Reeling from the blockage in the Suez Canal, shipping rates for oil product tankers have nearly doubled this week, and several vessels were diverted away from the vital waterway as a giant container ship remained wedged between both banks.
The 400-metres long Ever Given has been stuck in the canal since Tuesday and efforts are under way to free the vessel although the process may take weeks amid bad weather.
The suspension of traffic through the narrow channel linking Europe and Asia has deepened problems for shipping lines that were already facing disruption and delays in supplying retail goods to consumers.
Analysts expect a larger impact on smaller tankers and oil products, in particular naphtha and fuel oil exports from Europe to Asia, if the canal remained shut for weeks.
Read: Oil falls as demand concerns outweigh Suez Canal disruptions
More than 30 oil tankers have been waiting at either side of the canal to pass through since Tuesday, shipping data on Refinitiv showed.
“Aframax and Suezmax rates in the Mediterranean have also reacted first as the market starts to price in fewer vessels being available in the region,” shipbroker Braemar ACM Shipbroking said.
At least four Long-Range 2 tankers that might have been headed towards Suez from the Atlantic basin are now likely to be evaluating a passage around the Cape of Good Hope, Braemar ACM said. Each LR-2 tanker can carry around 75,000 tonnes of oil.
Rising demand for Atlantic Basin crude within Europe will also increase the use of these smaller tankers and support freight rates, it added.

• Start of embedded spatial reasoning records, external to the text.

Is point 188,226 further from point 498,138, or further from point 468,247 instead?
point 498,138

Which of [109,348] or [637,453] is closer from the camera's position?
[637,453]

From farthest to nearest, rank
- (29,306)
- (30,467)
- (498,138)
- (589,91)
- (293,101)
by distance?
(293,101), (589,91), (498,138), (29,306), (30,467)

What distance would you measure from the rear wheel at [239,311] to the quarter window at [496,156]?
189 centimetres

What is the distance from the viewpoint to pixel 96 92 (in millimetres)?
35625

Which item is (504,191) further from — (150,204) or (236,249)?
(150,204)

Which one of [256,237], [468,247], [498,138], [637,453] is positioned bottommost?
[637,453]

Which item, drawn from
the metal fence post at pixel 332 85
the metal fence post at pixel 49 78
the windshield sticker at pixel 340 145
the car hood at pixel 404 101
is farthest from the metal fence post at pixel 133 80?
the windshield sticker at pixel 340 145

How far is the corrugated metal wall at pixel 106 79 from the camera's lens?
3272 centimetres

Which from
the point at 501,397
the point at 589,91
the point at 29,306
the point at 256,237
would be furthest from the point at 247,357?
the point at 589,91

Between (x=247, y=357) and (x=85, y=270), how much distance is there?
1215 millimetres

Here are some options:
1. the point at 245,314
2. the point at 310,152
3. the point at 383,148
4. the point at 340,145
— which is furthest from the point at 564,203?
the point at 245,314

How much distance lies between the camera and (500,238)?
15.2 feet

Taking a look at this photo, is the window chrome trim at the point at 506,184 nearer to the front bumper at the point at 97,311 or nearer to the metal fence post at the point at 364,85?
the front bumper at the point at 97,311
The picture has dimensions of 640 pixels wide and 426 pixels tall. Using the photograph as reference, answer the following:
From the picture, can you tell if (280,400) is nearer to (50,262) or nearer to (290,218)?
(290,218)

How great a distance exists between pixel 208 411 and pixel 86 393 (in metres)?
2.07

The cost of shipping clean products, such as gasoline and diesel, from the Russian port of Tuapse on the Black Sea to southern France increased from $1.49 per barrel on March 22 to $2.58 a barrel on March 25, a 73% increase, according to Refinitiv.

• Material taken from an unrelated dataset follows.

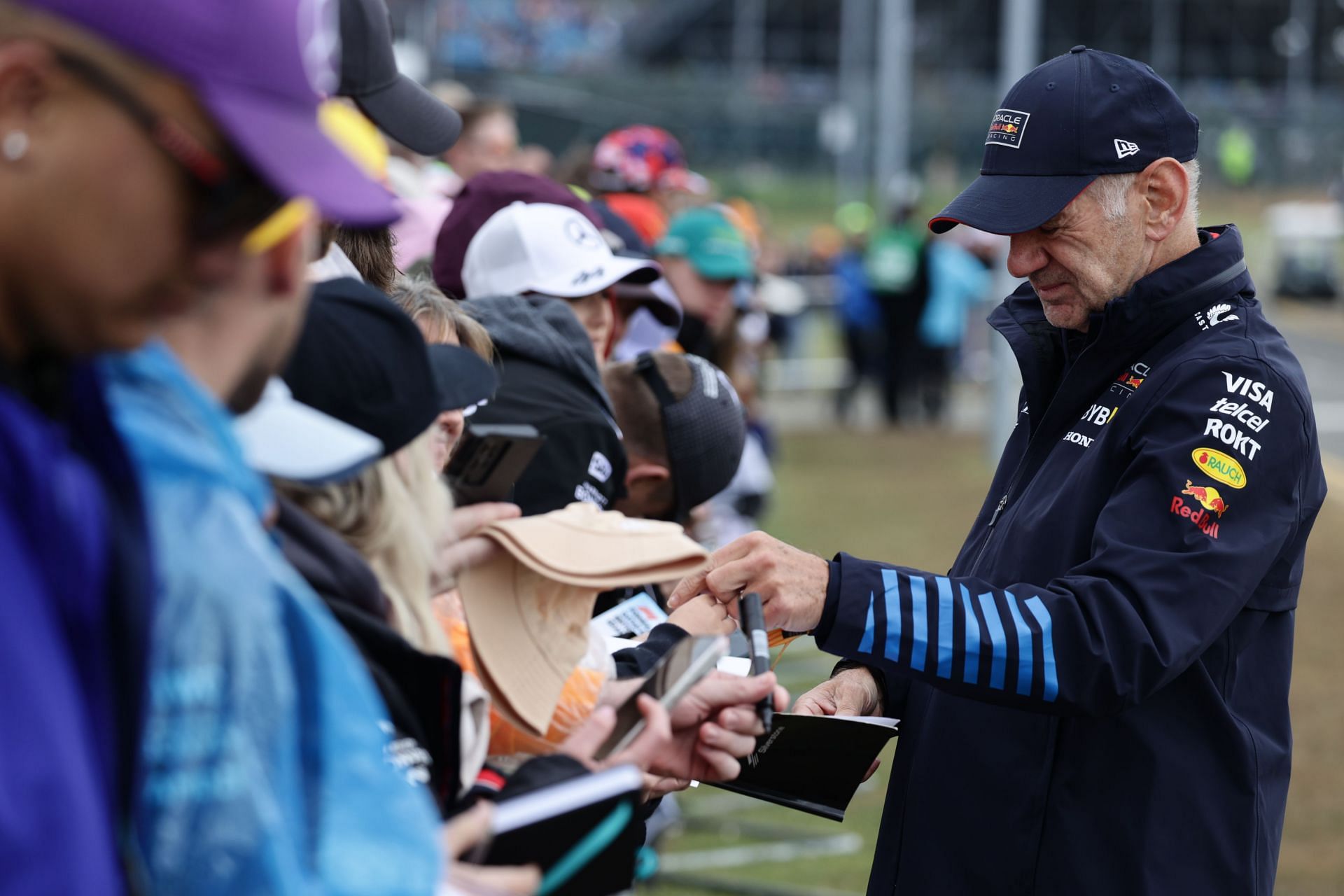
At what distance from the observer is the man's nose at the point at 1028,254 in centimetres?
267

The 400-meter, 224,000-tonne Ever Given container ship, leased by Taiwan's Evergreen Marine Corp, blocks Egypt's Suez Canal in a BlackSky satellite image taken at 15:30 local time March 25, 2021. PHOTO: REUTERS
The shipping index benchmark for LR2 vessels from the Middle East to Japan, also known as TC1, had climbed to 137.5 worldscale points as of early Friday, compared with 100 worldscale points last week, said Anoop Jayaraj, clean tanker broker at Fearnleys Singapore.
Similarly, the index for freight rates for Long-Range 1 (LR1) vessels on the same route, known as TC5, stood at 130 worldscale points on Friday, up from 125 at the end of last week. Worldscale is an industry tool used to calculate freight rates.
The impact of the shipping delays on energy markets is likely to be mitigated by demand for crude oil and liquefied natural gas (LNG) being in the low season, analysts said.
“The seasonal nature of this flow means that we are unlikely to see pressure put on LNG shippers moving cargoes to the east as the longer and cheaper Cape routes are favoured,” data intelligence firm Kpler said.
Also read: Ship stuck in Suez like a 'beached whale', firm aiming to free it
Several LNG tankers have been diverted, one Singapore-based shipbroker said, adding that sentiment for LNG tanker rates are more positive following the incident.
He added that some European buyers anticipating delays of LNG from Qatar may be considering other options such as buying in the spot market. Still, with demand for LNG being in the low season, the impact may be minimal, analysts said.
If the blockage lasts for two weeks, about one million tonnes of LNG could be delayed for delivery to Europe, Rystad Energy’s head of gas and power markets Carlos Torres Diaz said in a note on Thursday.
This could double to more than two million tonnes of delayed cargo deliveries in a worst case scenario of the Canal being blocked for four weeks, he added.